September 9, 2011

A Great Autumn Container


Back in May, Betty put together some 50 container gardens.  Some contained a single specimen (a hydrangea, for example) but most consisted of from four to seven different cultivars, principally annuals, designed to provide spring and summer beauty around our garden.

It's like having something from a
Mediterranean villa on the back deck...
By September, nature takes its toll on most containers.  ‘Thugs’ take over, crowding out better behaved plants, leaving lopsided designs.  Those plants that cannot take summer heat (Lobelia, for example) wither and die.

But some containers come through the season in fine form and, occasionally, a few get even better with the passage of time, as though created with September in mind.

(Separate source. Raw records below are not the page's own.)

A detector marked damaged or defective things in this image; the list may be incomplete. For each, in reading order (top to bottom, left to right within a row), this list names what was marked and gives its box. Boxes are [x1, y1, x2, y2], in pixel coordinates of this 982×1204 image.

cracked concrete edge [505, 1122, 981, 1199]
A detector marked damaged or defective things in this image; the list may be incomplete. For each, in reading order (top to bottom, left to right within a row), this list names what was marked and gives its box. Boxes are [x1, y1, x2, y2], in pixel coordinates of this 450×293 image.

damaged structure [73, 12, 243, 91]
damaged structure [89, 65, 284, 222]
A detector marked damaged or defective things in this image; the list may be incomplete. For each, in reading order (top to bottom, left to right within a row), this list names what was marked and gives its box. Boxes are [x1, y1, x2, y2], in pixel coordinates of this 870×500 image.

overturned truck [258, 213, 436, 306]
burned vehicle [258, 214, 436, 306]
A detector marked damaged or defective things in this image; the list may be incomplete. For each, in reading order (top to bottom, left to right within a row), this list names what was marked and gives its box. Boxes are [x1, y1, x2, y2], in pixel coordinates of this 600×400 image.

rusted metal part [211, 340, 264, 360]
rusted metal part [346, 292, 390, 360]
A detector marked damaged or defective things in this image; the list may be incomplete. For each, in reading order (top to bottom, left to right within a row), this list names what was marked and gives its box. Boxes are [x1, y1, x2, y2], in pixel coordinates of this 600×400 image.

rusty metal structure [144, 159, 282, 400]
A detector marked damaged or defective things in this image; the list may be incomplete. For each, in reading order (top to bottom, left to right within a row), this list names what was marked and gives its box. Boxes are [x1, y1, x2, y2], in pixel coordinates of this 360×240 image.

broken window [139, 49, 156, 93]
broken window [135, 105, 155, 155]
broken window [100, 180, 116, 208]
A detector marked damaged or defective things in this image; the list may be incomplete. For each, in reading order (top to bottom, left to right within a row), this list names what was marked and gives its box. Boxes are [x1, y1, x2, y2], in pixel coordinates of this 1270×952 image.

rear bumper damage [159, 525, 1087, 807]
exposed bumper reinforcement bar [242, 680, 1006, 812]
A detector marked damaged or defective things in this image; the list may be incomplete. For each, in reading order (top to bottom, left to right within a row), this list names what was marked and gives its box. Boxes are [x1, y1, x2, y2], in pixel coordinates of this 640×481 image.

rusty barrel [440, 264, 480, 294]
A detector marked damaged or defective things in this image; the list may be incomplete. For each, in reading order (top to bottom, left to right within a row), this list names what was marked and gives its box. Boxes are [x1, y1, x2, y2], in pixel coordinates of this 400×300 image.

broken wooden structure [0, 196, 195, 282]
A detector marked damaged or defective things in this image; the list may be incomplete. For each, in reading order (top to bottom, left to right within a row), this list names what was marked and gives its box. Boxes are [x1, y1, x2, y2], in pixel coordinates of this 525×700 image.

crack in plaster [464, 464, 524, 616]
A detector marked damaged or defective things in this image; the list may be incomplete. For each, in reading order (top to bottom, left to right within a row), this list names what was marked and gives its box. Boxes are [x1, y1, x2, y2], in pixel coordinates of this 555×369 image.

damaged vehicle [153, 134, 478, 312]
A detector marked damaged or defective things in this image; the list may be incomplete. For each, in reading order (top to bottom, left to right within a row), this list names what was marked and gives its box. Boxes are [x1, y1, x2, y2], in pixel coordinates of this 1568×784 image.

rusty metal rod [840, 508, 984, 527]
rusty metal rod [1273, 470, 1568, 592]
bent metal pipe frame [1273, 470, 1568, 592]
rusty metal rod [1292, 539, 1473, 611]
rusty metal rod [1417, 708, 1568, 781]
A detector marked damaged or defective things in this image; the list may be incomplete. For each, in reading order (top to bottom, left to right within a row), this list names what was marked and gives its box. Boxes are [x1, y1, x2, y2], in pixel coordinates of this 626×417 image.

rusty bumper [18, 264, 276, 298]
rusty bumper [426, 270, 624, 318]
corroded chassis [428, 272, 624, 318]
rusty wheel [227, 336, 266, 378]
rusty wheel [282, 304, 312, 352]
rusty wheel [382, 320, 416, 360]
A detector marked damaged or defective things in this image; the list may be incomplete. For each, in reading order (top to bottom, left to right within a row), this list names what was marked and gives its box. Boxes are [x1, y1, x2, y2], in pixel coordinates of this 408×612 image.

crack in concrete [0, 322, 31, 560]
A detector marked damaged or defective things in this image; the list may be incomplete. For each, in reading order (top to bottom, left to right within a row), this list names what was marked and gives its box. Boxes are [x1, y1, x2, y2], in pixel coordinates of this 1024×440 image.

One of those containers has been on our back deck for the past four months, improving with age.  The dominant or ‘anchor’ plant is a coleus, a Proven Winners ‘Dipt in Wine’.  The tag said it would grow 20 inches to 36 inches; this one seems extraordinarily happy at the lower height.  Above it are a pair of plants to provide the correct height proportion for the container.  One is a Proven Winner cape mallow called ‘Slightly Strawberry’; the other is a Talinum ‘Limon’ with beautiful green-yellow foliage and a spray of tiny ‘berries’ in an airy halo.  At the base are two accent plants, a pink begonia and a Dianthus ‘Ideal Select Violet’.

The container looked great in May and terrific through the summer months.  Now, with cooler weather, it looks like it belongs in a Mediterranean villa.